**Text under study**
--------------------

Statistical forecasting is a familiar technique where lots of data points are gathered and assessed. An aggregation is formed and the analysis of that aggregated information is used to predict everything from elections to global warming.
This method, as pioneered by W. Edwards Deming, was used as an industrial tool while working to help create a viable manufacturing industry, virtually from scratch, from amidst the burnt out wreckage of post-war Japan. Now, nearly all modern industry uses statistical probability in their manufacturing and engineering processes to great effect as long as precision is not confused with accuracy.
However, statistical approaches that are ideal for maximizing the performance of machines encounter serious issue when it comes to working with humans. That is because even when we are given a highly restricted amount of options from which to choose from it doesn’t follow that the optimal decision gets made. This source for unpredictably by itself not such a big deal with the involvement of the properly trained and competent people working in a team. But even within clearly defined parameters the possibility always exists that, even with good intentions and sound thinking, decisions can get made which could have disastrous consequences.
In any system where human are required to make a decision options and methodologies can vary from person. They can vary because of influences from environmental conditions and also in how the information presents itself.

--------------------

**What you need to do**
Who pioneered the method described in the statistical forecasting text?

(Collected data entries)
--------------------

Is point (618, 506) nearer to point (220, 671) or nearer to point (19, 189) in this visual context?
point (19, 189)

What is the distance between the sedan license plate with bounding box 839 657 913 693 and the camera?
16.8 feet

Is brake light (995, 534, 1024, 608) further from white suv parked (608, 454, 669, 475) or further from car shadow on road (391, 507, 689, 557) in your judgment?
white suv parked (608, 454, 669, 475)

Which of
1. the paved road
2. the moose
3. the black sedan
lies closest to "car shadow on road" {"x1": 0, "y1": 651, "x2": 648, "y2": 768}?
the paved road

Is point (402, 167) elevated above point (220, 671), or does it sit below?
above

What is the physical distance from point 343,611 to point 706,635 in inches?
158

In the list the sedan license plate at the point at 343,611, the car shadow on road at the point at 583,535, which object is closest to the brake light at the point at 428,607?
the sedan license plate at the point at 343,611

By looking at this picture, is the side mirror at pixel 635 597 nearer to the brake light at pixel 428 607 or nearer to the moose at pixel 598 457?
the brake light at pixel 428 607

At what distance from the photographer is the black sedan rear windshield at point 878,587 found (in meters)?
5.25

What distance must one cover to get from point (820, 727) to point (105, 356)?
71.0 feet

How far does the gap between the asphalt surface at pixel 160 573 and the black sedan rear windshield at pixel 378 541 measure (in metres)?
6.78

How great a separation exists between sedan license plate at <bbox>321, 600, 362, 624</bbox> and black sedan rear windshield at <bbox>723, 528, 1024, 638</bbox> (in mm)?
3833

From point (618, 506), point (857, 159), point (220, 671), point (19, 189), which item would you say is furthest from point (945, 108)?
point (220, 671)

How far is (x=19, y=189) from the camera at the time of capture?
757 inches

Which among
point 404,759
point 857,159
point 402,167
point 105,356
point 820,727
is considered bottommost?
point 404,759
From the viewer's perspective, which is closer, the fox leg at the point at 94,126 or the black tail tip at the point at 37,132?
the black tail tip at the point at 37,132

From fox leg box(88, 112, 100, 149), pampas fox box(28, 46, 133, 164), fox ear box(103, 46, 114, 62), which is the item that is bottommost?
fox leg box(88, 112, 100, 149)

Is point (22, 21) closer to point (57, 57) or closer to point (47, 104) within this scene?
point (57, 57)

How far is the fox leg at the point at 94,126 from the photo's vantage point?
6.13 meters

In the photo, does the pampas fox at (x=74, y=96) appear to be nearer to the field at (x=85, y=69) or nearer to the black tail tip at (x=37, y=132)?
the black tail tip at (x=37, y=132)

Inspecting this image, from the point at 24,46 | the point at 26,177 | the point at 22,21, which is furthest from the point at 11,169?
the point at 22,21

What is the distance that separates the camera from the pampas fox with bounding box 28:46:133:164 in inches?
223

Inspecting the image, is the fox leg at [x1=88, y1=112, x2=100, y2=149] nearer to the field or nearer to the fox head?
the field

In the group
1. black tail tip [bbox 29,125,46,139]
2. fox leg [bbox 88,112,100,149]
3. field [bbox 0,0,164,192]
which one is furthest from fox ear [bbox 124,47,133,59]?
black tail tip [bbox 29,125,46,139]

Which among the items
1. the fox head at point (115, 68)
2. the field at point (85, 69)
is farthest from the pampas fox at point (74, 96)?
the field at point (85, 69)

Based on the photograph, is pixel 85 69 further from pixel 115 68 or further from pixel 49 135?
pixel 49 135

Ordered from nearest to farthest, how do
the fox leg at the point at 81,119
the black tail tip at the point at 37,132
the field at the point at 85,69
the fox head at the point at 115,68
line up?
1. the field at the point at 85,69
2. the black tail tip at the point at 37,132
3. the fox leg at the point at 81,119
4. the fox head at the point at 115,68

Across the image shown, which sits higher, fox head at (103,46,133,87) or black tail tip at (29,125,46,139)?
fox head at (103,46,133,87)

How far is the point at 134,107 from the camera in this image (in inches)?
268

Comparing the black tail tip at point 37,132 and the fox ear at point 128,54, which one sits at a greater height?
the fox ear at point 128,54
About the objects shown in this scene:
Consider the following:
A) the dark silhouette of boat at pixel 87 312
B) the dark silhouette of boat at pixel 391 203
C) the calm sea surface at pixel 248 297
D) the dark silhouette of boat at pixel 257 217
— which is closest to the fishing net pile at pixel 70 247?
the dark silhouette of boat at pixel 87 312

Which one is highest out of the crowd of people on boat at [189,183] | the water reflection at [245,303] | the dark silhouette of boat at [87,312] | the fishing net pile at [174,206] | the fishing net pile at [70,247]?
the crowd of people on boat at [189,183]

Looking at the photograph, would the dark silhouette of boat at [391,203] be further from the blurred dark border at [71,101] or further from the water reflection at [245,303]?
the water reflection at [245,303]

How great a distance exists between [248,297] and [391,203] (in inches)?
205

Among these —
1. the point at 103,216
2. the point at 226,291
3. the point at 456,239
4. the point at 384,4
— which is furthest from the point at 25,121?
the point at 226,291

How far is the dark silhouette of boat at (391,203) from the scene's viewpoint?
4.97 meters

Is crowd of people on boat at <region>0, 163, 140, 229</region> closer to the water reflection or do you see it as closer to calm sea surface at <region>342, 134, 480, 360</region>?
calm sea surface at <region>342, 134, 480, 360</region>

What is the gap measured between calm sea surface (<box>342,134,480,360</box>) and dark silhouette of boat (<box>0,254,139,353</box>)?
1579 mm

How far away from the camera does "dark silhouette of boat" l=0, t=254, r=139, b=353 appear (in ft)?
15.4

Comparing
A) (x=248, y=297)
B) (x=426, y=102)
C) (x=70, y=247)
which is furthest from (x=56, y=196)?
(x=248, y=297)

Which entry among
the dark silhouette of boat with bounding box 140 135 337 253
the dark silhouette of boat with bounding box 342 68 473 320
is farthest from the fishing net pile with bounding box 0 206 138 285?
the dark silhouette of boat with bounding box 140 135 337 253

--------------------

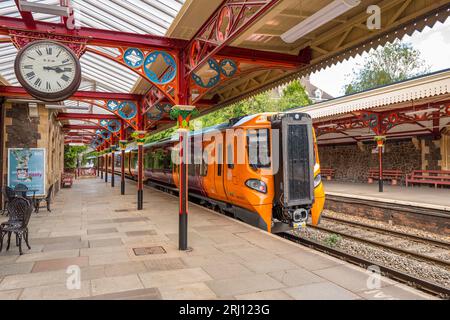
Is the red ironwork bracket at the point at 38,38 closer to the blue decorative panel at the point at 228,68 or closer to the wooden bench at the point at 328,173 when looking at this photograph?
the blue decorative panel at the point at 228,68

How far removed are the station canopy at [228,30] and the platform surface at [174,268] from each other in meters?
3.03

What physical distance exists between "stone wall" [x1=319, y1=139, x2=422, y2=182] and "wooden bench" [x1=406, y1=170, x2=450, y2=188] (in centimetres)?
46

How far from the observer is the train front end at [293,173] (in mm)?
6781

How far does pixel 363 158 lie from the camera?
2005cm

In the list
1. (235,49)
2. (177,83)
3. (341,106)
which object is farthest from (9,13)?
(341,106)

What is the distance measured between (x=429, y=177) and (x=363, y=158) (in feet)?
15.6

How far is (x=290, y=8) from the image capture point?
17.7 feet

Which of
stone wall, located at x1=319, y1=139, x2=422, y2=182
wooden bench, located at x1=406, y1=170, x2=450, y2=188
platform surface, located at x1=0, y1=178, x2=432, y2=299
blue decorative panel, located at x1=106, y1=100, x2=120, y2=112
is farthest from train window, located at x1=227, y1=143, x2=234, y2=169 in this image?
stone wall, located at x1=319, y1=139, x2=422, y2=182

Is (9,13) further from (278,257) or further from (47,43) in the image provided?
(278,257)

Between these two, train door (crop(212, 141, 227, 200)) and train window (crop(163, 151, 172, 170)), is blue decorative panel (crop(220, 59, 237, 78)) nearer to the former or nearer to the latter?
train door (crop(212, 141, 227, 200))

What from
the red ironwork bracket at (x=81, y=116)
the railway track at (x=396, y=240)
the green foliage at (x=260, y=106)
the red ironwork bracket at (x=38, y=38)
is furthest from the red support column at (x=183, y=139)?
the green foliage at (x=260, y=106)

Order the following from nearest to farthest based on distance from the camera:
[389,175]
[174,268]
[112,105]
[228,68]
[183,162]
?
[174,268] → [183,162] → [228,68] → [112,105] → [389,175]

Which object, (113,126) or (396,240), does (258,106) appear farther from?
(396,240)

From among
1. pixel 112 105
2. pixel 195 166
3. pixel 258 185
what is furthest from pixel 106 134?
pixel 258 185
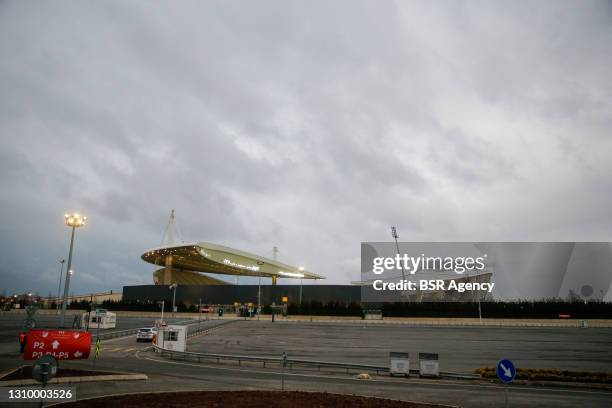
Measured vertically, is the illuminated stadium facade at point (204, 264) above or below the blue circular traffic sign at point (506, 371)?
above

--------------------

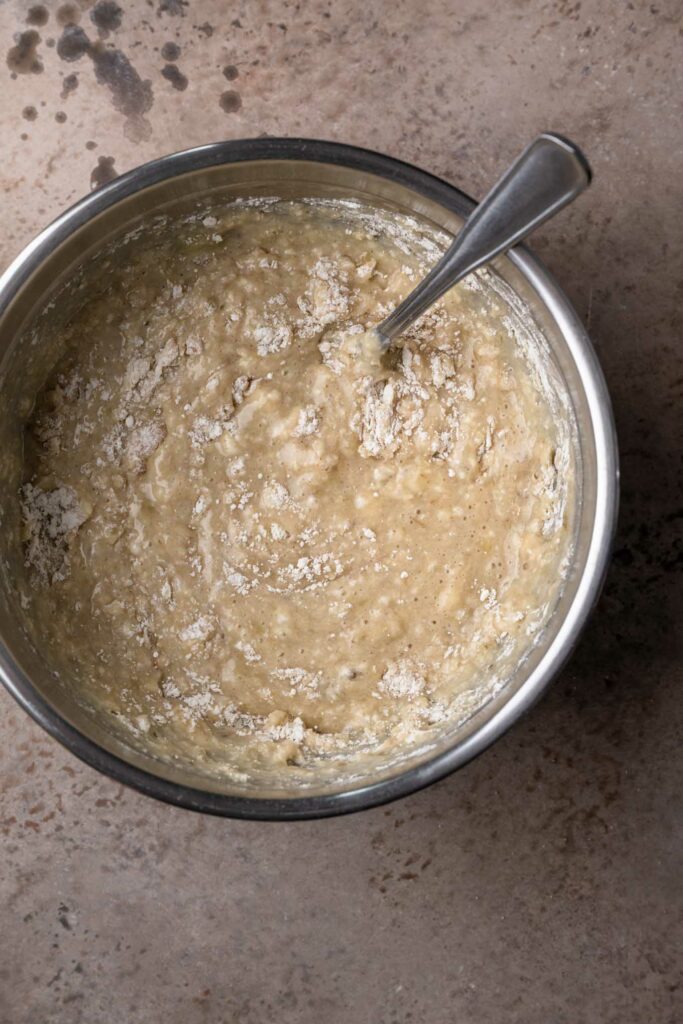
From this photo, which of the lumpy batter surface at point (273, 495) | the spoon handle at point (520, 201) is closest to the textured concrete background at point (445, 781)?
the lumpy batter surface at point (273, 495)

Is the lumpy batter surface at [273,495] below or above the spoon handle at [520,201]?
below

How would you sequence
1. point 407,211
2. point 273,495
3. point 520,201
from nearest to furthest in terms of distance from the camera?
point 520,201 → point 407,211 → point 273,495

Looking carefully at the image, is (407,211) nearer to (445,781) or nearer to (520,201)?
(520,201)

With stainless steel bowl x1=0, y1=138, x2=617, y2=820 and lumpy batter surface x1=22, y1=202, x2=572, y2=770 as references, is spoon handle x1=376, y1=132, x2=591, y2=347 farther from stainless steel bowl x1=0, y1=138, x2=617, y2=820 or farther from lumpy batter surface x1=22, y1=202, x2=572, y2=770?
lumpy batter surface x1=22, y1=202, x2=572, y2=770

--------------------

**Output for this exercise**
W. Edwards Deming